1Department of Clinical Laboratory, Nishinomiya Kyoritsu Neurosurgical Hospital, 2Cardiovascular Division, Department of Internal Medicine, Hyogo College of Medicine

キーワード :

【はじめに】
くも膜下出血患者の一部の症例でタコツボ心筋症を発症することが報告されている.また,タコツボ心筋症の壁運動異常は一般に数日から数週間で次第に回復・正常化しタコツボ心筋症の予後は良好とされている.しかし一部には合併症として左室流出路閉塞・心尖部血栓・心破裂・ショック等があげられ予後不良例もある.今回我々は,くも膜下出血を契機に発症したタコツボ心筋症に心室中隔穿孔を合併した症例を経験したので報告する.
【症例】
84歳,女性
【主訴】
意識障害
【既往歴】
糖尿病,心房細動
【現病歴】
前日18:30までいつも通り元気であったが,翌朝9:00頃自室内で倒れているところを家人に発見され,当院に救急搬送される.発見時意識はなく胸痛などの病歴は不明であった.
【入院時現症】
意識レベル:JCS 300,体温:36.1℃,脈拍:78拍/分 不整,血圧:104/83mmHg,心音:心尖部にてLevine4度の収縮期雑音を聴取した.
【入院時検査所見】
<頭部CT>くも膜下出血,脳幹ヘルニア
<MRIおよびMRA>前交通動脈瘤破裂によるくも膜下出血
<血液検査>WBC:16200,AST:84,ALT:21,LDH:391,CPK:799,CKMB:108,トロポニンT(+)

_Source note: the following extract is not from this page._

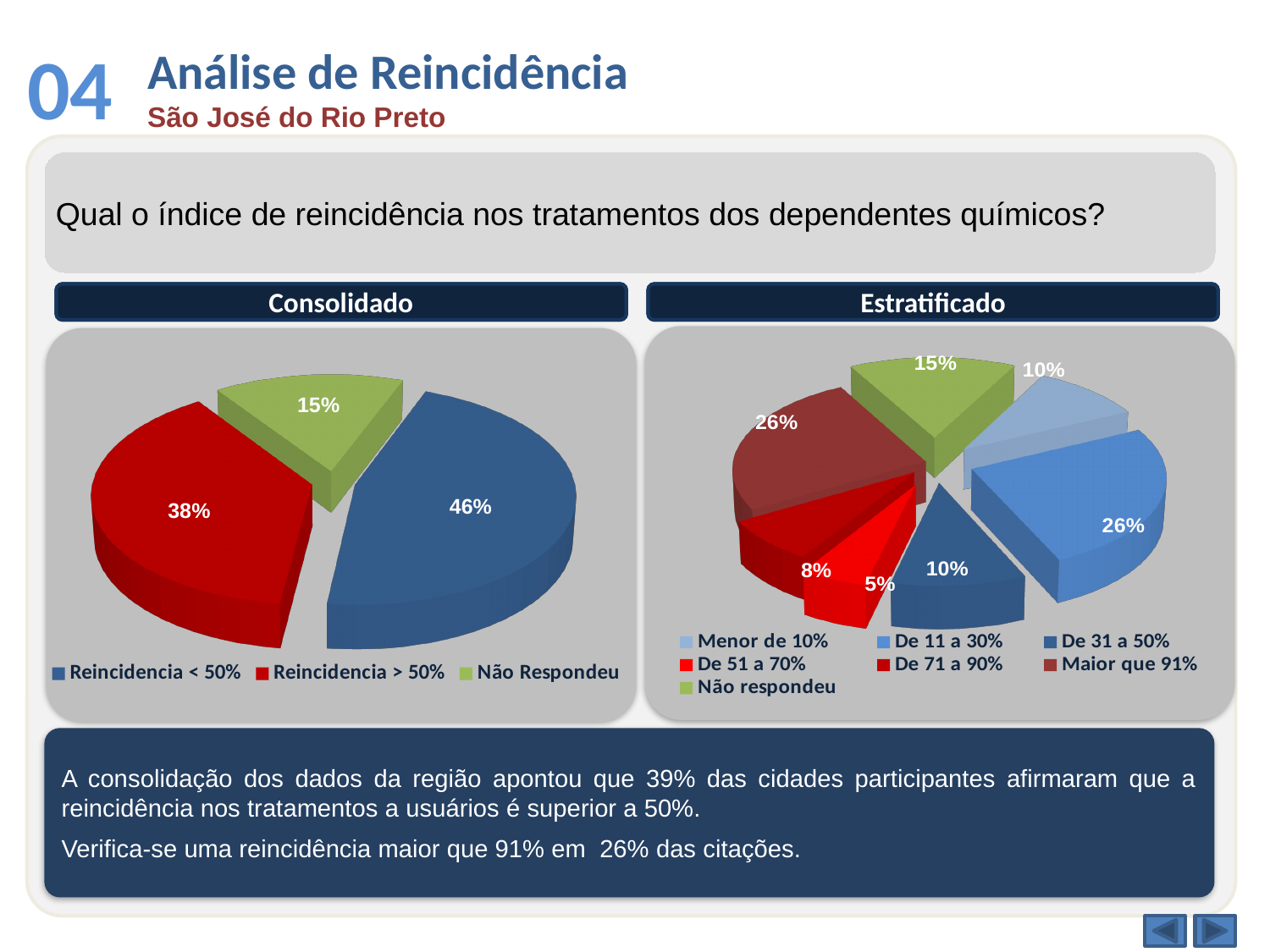
In the Estratificado chart, what percentage is shown for De 51 a 70%? 5% In the Estratificado chart, what percentage is shown for De 11 a 30%? 26% How many categories does the legend of the Estratificado chart list? 7 In the Consolidado chart, which category has the largest slice? Reincidencia < 50% In the Consolidado chart, what percentage is shown for Reincidencia < 50%? 46% In the Consolidado chart, which category has the smallest slice? Não Respondeu In the Estratificado chart, which category has the smallest slice? De 51 a 70% In the Estratificado chart, which is larger: Maior que 91% or De 71 a 90%? Maior que 91% In the Consolidado chart, what percentage is shown for Reincidencia > 50%? 38% In the Consolidado chart, what is the difference between Reincidencia < 50% and Reincidencia > 50%? 8% How many categories does the Consolidado chart show? 3 What type of chart is the Estratificado chart? Pie chart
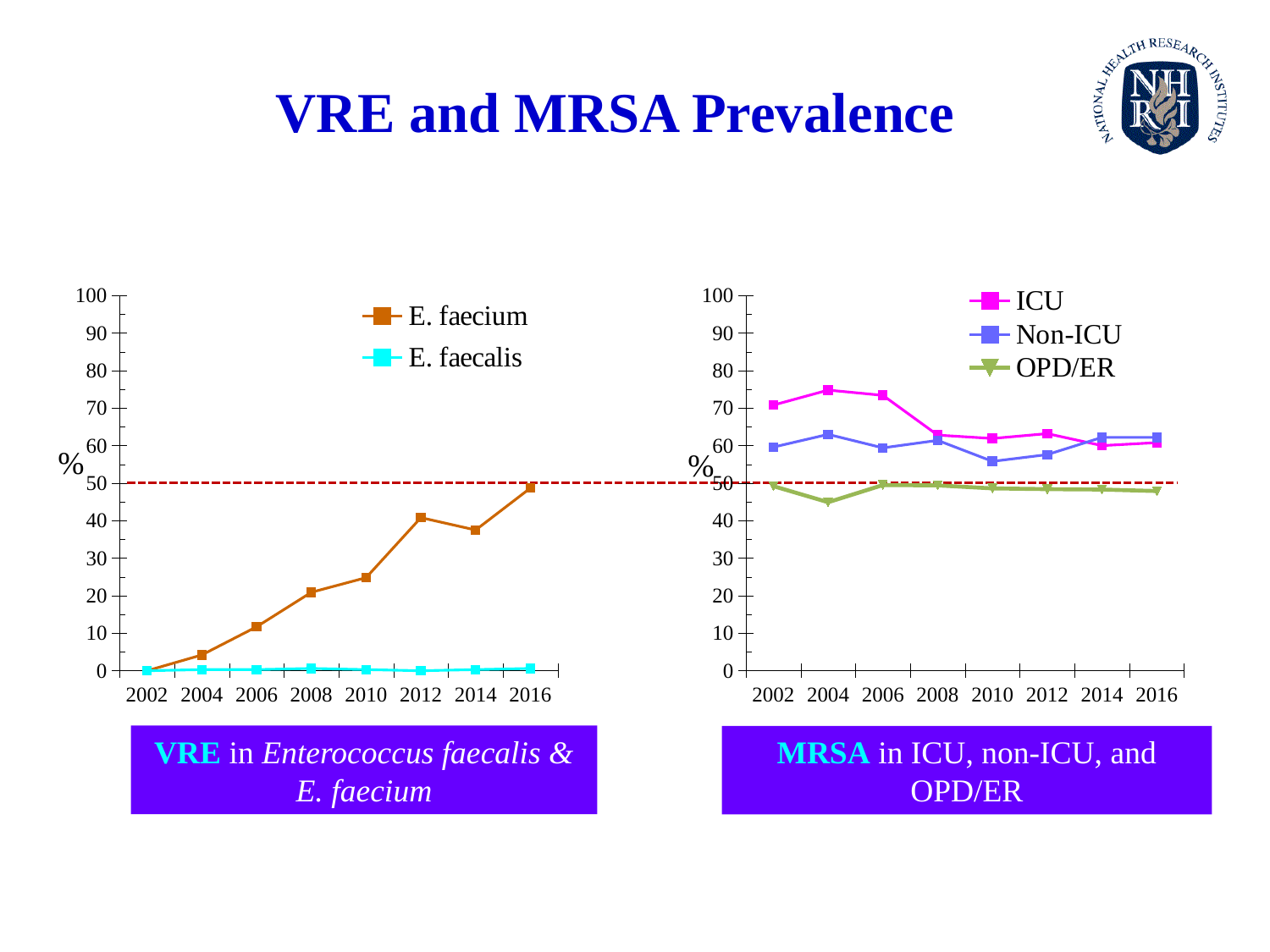
In the left chart (VRE), is the value for E. faecium in 2012 greater or less than 30? greater In the right chart (MRSA), does the ICU series rise or fall from 2004 to 2016? fall How many years are plotted along the x axis of the left chart (VRE)? 8 In the right chart (MRSA), which series has the highest value in 2002? ICU In the left chart (VRE), which series has the higher value in 2014, E. faecium or E. faecalis? E. faecium What kind of chart is the left chart (VRE in Enterococcus faecalis & E. faecium)? line chart In the left chart (VRE), is the value for E. faecalis in 2016 greater or less than 10? less In the right chart (MRSA), which series has the lowest value in 2004? OPD/ER How many series does the legend of the right chart (MRSA in ICU, non-ICU, and OPD/ER) list? 3 In the right chart (MRSA), is the value for ICU in 2004 greater or less than 70? greater How many series does the legend of the left chart (VRE) list? 2 In the left chart (VRE), does the E. faecium series rise or fall from 2002 to 2016? rise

<心電図>心房細動,前胸部誘導でのR波増高不良,V4-6誘導でST上昇 
<心臓超音波検査所見>LVDd/Ds:42.0/27.8mm,LVEF:48%(Simpson),IVS:9.8mm,LVPW:10.3mm,MR:Ⅰ°,TR:Ⅱ°,PR:mild,RV-RA PG:45.2mmHgと肺高血圧が疑われた.左室壁運動:心基部は過収縮,心尖部は無収縮で左室から右室側へ向かう短絡血流を認めた.壁運動異常の部位が冠動脈支配領域と一致しないことからタコツボ心筋症と考え,心室中隔にみられた短絡血流より心室中隔穿孔の合併が示唆された.
【入院後経過】
脳幹ヘルニアのため徐々に全身状態低下し,入院同日永眠された.同経過のため入院後の心不全の評価は困難であった.
【考察】
くも膜下出血患者の一部の症例でタコツボ心筋症を発症することが報告されており,明らかな胸部症状が無い場合でも,くも膜下出血患者の診察の際はタコツボ心筋症の発症や,それに伴う合併症も念頭におく必要があると考えられる.本症例は転機が早く,発症8時間後脳幹ヘルニアにより死亡したが,脳幹ヘルニアを発症していなければ心室中隔穿孔による心不全を発症していたと考えられる.一般的にタコツボ心筋症は予後良好とされているが,時に重篤な合併症を来たすこともあり,注意が必要である.非侵襲的に短時間で検査することができる心臓超音波検査は,今回の様な緊急時にもベッドサイドで対応可能であり,必要であればその後の心機能followも可能であるという点においても,非常に有用な検査であると考えられる.
【結語】
今回我々はくも膜下出血を契機に発症したタコツボ心筋症に心室中隔穿孔を合併した症例を経験した.